In 1988, Dr Barrett returned to Bathurst as the regional director of health, and one of the first things she did was make some changes to the aged care facilities in hospitals.
This is another thing she is proud to have been part of.
"I saw elderly people in dark rooms just lying on beds, never stimulated, with contractures because they weren't moving," Dr Barrett said.
"So that was a big exercise to change the way we were managing aged care in the region.
"That involved getting people out of beds, putting programs in place to stimulate them - socially and physically - so that was another huge thing."
The list of Dr Barrett's incredible achievements and contributions to the NSW health system goes on, which is why she was named a member of the King's Honours List.
But to her, she was just doing what she loved and helping people along the way.

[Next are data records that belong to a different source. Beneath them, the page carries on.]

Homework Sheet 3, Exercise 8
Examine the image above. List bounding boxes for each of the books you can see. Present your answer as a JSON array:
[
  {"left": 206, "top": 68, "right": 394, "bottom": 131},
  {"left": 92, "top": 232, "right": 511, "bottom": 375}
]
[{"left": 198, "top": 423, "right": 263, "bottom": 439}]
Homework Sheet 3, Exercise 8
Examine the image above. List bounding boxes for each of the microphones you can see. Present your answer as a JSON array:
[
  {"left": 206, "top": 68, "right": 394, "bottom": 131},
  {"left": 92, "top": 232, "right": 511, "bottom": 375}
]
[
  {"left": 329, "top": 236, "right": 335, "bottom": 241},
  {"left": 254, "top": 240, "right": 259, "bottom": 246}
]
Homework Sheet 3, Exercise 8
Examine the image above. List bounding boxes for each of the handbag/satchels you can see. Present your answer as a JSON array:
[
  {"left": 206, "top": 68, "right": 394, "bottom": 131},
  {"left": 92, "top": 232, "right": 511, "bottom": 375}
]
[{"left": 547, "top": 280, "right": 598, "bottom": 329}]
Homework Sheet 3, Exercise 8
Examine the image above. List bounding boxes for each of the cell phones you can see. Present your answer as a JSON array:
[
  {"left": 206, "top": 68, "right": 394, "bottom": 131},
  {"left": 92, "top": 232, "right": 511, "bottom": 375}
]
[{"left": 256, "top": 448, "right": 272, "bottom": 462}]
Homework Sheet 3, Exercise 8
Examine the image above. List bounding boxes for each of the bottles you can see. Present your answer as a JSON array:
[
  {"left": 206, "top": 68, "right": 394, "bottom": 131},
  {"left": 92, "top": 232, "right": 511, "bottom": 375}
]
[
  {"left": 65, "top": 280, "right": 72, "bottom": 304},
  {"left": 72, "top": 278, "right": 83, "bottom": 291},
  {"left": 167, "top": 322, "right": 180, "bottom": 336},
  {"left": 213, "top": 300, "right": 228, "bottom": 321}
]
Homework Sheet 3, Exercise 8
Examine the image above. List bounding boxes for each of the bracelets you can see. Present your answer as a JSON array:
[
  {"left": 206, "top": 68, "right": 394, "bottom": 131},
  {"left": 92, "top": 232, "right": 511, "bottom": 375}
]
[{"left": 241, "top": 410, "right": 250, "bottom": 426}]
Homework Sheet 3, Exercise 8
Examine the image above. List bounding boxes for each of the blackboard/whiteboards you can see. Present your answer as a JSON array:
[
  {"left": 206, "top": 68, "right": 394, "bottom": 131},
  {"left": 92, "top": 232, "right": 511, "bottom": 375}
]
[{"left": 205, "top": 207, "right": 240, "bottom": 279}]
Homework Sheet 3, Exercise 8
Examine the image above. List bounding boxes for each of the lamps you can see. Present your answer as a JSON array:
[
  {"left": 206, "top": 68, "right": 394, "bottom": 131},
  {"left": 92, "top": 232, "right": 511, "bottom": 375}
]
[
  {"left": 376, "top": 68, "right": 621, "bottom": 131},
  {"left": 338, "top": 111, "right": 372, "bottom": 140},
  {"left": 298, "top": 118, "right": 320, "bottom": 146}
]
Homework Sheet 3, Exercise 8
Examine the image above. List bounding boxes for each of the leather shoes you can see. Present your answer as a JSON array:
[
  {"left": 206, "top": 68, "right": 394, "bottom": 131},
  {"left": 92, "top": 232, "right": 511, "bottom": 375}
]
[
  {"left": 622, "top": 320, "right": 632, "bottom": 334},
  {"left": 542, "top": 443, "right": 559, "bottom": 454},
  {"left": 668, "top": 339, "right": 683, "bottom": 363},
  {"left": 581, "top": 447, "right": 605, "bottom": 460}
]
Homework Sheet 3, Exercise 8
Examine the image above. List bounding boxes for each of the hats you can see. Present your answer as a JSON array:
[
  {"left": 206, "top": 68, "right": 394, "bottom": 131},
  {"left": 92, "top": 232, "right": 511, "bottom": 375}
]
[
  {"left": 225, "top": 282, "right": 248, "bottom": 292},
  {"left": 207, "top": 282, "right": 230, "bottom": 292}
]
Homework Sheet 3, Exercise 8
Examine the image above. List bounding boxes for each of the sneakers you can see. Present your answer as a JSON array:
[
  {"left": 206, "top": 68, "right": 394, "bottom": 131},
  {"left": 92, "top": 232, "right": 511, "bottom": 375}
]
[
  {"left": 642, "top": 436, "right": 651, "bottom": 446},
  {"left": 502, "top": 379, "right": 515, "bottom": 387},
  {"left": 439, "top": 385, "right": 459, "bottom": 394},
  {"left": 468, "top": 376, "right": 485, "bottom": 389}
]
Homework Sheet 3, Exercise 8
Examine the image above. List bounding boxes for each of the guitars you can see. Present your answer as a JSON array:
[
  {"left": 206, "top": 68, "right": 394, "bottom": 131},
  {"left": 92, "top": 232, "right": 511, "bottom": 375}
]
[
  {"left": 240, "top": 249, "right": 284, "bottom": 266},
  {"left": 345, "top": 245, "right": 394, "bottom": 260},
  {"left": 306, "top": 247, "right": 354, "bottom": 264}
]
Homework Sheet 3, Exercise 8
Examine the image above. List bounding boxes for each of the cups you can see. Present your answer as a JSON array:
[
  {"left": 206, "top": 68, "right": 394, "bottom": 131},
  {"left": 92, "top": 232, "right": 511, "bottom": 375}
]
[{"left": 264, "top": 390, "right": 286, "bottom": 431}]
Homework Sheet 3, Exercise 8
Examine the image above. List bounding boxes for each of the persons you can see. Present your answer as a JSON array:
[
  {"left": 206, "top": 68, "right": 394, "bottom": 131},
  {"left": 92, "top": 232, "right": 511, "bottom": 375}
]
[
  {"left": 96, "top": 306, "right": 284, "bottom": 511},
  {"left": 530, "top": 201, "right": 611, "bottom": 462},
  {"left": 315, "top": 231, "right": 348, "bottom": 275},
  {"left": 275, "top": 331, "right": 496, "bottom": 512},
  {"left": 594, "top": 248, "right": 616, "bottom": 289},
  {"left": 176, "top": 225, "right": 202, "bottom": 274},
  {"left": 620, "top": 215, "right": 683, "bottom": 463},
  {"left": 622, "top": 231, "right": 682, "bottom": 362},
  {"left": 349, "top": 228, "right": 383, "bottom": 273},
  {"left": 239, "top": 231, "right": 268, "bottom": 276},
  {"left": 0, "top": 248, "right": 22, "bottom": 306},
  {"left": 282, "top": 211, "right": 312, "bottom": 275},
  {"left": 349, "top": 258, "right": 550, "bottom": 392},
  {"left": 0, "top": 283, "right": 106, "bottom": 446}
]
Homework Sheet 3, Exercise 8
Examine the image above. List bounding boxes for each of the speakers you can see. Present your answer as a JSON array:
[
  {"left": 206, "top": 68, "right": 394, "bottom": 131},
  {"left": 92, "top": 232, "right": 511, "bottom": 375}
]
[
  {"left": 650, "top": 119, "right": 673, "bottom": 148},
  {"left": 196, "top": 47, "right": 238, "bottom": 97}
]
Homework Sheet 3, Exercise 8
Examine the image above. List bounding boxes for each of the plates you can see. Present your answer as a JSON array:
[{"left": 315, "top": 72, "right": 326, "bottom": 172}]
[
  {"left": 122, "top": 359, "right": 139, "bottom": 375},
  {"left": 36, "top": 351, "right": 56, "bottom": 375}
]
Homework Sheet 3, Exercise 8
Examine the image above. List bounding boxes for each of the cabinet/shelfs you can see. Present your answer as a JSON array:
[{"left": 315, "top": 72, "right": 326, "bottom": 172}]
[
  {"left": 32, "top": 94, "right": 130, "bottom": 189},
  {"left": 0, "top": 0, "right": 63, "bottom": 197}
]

Dr Barrett is very grateful to be recognised under such prestigious circumstances, and thanked everyone who has been part of her journey.
"I was astonished really," she said.
"You never think that you do anything special, you do it because you love it. So it has been overwhelming but at the same time it's been rather wonderful.
"I feel quite overjoyed and I think that joy is partly because it's allowed me to think about the last 40 years and the wonderful people I've worked with.
"Because in healthcare it's all about team work."